[Records to process]

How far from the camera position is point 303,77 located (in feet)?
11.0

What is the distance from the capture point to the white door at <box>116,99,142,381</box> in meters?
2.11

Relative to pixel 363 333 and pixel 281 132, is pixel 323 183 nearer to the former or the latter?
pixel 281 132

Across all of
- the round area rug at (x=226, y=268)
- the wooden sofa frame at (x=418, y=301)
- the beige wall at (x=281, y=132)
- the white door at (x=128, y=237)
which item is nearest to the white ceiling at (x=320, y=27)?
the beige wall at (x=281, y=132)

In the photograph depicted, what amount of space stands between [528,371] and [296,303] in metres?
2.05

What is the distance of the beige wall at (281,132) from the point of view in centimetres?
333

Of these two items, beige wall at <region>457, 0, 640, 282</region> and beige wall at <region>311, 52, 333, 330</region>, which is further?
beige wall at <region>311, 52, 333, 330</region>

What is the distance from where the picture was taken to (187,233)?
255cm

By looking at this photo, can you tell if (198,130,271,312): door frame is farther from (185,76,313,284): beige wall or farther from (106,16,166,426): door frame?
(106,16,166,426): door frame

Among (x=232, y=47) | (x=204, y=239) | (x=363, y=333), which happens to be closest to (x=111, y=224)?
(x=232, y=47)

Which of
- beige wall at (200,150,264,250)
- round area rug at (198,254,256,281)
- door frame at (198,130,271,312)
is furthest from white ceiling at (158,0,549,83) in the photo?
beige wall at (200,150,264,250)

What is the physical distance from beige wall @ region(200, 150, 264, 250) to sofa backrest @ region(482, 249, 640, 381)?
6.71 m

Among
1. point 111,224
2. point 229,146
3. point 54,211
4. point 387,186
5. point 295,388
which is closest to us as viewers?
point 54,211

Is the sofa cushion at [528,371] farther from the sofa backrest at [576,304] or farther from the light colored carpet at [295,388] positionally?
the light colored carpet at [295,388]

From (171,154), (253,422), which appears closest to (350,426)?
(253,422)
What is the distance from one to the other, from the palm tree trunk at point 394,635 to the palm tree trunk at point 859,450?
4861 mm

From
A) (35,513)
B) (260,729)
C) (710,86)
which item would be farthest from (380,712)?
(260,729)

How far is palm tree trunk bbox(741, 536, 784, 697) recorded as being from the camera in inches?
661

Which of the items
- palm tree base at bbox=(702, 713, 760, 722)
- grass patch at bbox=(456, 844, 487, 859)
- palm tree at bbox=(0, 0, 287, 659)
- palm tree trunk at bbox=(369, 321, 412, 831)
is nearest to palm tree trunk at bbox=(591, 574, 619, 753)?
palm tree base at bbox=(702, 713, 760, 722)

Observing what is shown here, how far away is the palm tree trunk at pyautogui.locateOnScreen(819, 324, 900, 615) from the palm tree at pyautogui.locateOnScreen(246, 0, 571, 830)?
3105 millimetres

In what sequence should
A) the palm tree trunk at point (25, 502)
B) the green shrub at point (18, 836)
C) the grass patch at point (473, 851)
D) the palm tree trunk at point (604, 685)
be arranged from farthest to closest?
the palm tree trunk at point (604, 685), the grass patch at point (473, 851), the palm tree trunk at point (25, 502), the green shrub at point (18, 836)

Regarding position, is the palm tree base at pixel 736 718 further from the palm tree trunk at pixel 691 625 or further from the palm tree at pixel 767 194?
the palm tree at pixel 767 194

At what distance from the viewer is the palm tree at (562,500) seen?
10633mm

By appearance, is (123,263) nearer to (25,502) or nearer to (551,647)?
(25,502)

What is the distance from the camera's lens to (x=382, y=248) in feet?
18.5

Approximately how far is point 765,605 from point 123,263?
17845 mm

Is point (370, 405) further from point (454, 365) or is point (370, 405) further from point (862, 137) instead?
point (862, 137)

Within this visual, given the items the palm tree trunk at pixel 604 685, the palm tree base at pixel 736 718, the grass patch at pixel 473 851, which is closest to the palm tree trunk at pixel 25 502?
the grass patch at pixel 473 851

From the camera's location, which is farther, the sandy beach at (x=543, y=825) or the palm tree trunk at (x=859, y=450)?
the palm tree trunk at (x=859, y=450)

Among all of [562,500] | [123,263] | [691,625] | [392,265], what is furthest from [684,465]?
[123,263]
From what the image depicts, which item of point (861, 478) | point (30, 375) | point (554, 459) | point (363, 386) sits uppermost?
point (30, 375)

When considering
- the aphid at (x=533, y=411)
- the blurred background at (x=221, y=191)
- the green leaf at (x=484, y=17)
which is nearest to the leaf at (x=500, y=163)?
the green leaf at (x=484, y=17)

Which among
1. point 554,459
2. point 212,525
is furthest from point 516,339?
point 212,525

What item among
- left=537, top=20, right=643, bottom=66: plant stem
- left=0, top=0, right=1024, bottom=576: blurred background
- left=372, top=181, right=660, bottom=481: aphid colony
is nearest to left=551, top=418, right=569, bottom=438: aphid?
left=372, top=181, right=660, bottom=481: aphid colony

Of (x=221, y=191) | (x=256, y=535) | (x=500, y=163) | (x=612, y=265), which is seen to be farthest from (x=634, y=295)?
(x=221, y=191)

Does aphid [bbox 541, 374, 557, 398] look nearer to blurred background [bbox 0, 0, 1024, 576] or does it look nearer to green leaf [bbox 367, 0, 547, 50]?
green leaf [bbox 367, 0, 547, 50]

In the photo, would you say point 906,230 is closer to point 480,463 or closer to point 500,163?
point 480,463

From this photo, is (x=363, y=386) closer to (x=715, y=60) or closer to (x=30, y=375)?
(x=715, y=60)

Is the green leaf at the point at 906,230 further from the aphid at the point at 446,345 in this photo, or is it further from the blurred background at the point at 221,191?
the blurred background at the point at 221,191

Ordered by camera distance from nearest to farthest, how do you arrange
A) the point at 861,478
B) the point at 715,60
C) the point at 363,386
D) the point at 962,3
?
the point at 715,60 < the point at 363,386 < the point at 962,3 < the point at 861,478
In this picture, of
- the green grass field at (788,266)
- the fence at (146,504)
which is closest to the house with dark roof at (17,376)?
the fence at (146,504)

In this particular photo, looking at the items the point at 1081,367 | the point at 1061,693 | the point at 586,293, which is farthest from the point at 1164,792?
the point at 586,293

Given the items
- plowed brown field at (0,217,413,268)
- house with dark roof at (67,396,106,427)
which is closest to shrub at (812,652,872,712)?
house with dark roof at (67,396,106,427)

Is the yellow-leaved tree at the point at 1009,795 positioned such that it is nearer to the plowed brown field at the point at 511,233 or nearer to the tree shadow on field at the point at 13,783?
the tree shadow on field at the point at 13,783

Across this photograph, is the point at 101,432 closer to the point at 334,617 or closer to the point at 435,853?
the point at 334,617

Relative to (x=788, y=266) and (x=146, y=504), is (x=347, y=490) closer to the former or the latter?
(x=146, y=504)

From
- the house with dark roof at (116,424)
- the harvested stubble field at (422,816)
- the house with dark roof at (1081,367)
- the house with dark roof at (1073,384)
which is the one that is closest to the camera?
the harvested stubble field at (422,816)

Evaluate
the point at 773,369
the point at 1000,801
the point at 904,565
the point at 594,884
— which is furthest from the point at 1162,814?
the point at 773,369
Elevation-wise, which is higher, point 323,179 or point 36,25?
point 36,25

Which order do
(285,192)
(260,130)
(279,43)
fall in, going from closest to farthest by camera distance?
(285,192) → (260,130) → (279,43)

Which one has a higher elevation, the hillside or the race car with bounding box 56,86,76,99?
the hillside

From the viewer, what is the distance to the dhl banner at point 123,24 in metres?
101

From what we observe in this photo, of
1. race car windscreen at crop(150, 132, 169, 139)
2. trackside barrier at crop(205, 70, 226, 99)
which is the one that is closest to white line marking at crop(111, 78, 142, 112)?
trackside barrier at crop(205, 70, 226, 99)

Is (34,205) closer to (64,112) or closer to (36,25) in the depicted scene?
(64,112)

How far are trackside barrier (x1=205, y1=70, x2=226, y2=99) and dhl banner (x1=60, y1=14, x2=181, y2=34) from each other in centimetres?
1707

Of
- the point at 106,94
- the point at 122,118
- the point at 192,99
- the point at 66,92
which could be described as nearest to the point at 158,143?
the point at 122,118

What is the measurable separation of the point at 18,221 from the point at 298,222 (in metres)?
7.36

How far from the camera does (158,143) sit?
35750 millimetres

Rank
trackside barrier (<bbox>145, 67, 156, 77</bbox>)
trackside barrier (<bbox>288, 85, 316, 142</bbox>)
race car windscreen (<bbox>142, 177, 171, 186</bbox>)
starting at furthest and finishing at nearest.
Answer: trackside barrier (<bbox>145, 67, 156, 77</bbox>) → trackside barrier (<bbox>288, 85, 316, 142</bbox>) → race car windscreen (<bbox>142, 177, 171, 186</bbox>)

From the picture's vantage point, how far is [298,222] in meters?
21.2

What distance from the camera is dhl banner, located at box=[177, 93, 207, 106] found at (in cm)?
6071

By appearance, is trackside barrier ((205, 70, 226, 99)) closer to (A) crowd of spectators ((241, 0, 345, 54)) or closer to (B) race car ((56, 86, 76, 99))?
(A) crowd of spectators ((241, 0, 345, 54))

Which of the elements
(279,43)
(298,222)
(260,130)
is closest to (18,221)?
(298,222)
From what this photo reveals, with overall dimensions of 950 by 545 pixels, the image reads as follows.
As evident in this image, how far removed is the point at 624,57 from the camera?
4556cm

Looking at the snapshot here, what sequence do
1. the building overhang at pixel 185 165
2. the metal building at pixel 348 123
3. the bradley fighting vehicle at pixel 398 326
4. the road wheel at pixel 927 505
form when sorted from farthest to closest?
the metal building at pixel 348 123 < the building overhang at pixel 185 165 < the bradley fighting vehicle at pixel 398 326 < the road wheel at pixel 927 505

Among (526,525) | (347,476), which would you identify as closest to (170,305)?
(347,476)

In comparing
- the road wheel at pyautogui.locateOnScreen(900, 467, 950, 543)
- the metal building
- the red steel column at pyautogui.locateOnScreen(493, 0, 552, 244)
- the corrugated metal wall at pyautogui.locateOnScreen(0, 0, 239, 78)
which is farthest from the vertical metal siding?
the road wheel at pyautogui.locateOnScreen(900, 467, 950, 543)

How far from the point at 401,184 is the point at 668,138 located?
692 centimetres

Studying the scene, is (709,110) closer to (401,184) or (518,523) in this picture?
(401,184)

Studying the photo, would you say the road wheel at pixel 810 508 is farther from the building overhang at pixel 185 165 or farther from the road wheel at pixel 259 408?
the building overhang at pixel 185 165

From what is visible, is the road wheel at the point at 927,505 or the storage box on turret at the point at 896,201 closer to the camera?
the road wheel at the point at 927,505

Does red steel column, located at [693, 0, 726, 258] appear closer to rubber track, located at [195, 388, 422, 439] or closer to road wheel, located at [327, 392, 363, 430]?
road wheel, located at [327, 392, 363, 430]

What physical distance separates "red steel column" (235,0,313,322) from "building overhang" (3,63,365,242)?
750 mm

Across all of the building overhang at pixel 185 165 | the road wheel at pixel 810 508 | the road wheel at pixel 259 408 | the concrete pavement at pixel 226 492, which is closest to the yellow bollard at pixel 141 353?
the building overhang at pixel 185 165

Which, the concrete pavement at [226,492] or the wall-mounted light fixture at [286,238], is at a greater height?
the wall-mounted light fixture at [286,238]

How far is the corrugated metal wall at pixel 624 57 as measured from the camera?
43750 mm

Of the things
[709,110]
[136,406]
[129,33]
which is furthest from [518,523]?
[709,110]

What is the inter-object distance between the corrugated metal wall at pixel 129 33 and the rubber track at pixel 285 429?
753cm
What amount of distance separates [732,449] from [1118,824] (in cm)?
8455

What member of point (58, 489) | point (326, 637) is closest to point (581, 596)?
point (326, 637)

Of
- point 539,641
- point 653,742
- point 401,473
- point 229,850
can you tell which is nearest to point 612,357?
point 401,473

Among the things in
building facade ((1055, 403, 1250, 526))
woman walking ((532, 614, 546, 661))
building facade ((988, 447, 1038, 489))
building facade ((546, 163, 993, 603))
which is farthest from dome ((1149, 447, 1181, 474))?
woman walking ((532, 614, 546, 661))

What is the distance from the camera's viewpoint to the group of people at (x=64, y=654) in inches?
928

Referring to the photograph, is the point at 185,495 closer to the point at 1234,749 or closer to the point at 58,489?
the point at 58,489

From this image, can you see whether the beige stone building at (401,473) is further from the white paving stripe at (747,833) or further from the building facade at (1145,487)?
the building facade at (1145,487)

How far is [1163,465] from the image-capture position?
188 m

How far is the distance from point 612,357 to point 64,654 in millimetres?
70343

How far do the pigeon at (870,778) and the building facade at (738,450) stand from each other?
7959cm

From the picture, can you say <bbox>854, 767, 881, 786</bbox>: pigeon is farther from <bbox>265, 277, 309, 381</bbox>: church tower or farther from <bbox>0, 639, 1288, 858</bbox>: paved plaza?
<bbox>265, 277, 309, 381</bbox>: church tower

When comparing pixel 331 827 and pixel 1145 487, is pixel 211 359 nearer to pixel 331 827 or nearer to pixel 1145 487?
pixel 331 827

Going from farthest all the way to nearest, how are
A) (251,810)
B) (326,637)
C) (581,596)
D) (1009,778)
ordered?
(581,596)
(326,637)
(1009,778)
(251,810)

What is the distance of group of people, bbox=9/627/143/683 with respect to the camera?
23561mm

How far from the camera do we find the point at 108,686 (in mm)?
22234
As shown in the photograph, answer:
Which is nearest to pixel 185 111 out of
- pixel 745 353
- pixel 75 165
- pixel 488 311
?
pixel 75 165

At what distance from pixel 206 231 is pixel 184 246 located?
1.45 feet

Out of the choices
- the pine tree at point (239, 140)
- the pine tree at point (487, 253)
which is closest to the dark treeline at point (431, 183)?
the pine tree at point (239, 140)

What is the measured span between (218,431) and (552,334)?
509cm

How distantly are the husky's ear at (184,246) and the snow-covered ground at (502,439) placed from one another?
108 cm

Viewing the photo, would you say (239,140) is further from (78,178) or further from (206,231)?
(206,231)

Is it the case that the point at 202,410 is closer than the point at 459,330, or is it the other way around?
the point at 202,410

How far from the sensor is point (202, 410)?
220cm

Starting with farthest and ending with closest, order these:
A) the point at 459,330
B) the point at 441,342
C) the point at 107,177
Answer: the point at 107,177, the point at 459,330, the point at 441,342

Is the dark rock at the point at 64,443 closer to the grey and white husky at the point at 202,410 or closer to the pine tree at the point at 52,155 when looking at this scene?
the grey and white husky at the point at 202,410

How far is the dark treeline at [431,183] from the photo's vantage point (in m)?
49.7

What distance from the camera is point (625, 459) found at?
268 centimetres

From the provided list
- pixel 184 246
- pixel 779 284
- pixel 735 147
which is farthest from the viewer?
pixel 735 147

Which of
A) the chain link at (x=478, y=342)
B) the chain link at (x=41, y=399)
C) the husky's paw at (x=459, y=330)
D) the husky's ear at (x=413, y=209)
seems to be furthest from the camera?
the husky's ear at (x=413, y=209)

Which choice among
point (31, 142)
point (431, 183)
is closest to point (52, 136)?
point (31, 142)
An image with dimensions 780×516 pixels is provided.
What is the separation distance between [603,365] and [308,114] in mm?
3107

[The task]
Rename "chain link" to "metal fence" in the items from the line containing "What distance from the camera is point" through the end of the items, and write out only those lines with nothing else changed.

[Answer to the problem]
What distance from the camera is point (625, 459) found at?
268 centimetres

From the provided list
- pixel 184 246
- pixel 779 284
- pixel 735 147
which is farthest from the viewer?
pixel 735 147

Which of
A) the metal fence at (x=478, y=342)
B) the metal fence at (x=41, y=399)
C) the husky's paw at (x=459, y=330)
D) the husky's ear at (x=413, y=209)
seems to be furthest from the camera?
the husky's ear at (x=413, y=209)

Which choice among
point (31, 142)
point (431, 183)
is closest to point (52, 136)?
point (31, 142)
An image with dimensions 780×516 pixels is provided.
What is the separation distance between [603,365] and [308,114] in mm?
3107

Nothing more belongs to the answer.